Extract to read —
---

This volume is a supplement to the canonical Lands of the Sengoku (co-02-04). It is not a duplication or a replacement.
co-02-04 Lands of the Sengoku | fc09 This Volume | |
|---|---|---|
| What it does | Defines — fixes the regions, the powers, and the Law | Observes — one person's record of walking that land |
| Divisions | Six regions | Ten regions — subdividing and deepening the six, and supplementing the four seats the canon left empty |
| Gaze | The eye that sets the stage — from above | The eye-level of the road — one place at a time |
| Scent · Law | Scent + Law together | Scent only — no Law |
| Standing of the record | The standard — it is not wrong | The narrator can be wrong — even that gap is scenery |
| On conflict | The canon is always right | The one in error is always this volume — precisely, the narrator who saw or heard it so |
How the ten regions and the six regions overlap, and which chapter fills which seat of the canon, is handled entirely by the Region Cross-Reference. Where name and division diverge, follow that table; where the table diverges from the canon, follow the canon.
#Connections to Other Volumes
The relation to the canonical co was written in the section above. With the neighbors on the same shelf, the connections are these.

---

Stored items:

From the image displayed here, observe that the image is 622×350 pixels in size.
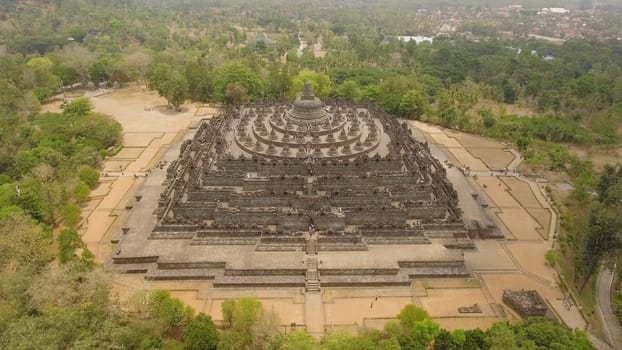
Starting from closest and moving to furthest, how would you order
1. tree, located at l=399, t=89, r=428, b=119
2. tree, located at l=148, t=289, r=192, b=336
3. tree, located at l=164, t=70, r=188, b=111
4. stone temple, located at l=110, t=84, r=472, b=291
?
tree, located at l=148, t=289, r=192, b=336, stone temple, located at l=110, t=84, r=472, b=291, tree, located at l=399, t=89, r=428, b=119, tree, located at l=164, t=70, r=188, b=111

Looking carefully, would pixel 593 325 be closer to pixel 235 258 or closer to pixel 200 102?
→ pixel 235 258

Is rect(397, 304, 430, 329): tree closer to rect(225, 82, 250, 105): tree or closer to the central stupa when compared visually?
the central stupa

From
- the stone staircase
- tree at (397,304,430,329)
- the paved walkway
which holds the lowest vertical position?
the paved walkway

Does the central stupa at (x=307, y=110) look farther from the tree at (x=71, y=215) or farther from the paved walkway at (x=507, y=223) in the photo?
the tree at (x=71, y=215)

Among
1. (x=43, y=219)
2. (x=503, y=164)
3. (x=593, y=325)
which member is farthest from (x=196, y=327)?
(x=503, y=164)

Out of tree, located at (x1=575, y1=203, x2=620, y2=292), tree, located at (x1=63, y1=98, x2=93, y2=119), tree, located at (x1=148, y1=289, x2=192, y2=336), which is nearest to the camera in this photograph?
tree, located at (x1=148, y1=289, x2=192, y2=336)

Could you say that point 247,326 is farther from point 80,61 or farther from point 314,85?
point 80,61

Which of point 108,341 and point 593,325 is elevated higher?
point 108,341

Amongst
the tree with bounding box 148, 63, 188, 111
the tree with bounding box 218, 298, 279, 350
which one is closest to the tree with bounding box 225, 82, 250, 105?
the tree with bounding box 148, 63, 188, 111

---

What to work on —
(A) In the supplement passage, how many regions does this volume divide the land into?
(B) Write out the supplement passage between "#Connections to Other" and "connections are these.", inclusive.
Work only from the supplement passage and ignore the listing.

Written responses —
(A) Ten regions.

(B)
#Connections to Other Volumes
The relation to the canonical co was written in the section above. With the neighbors on the same shelf, the connections are these.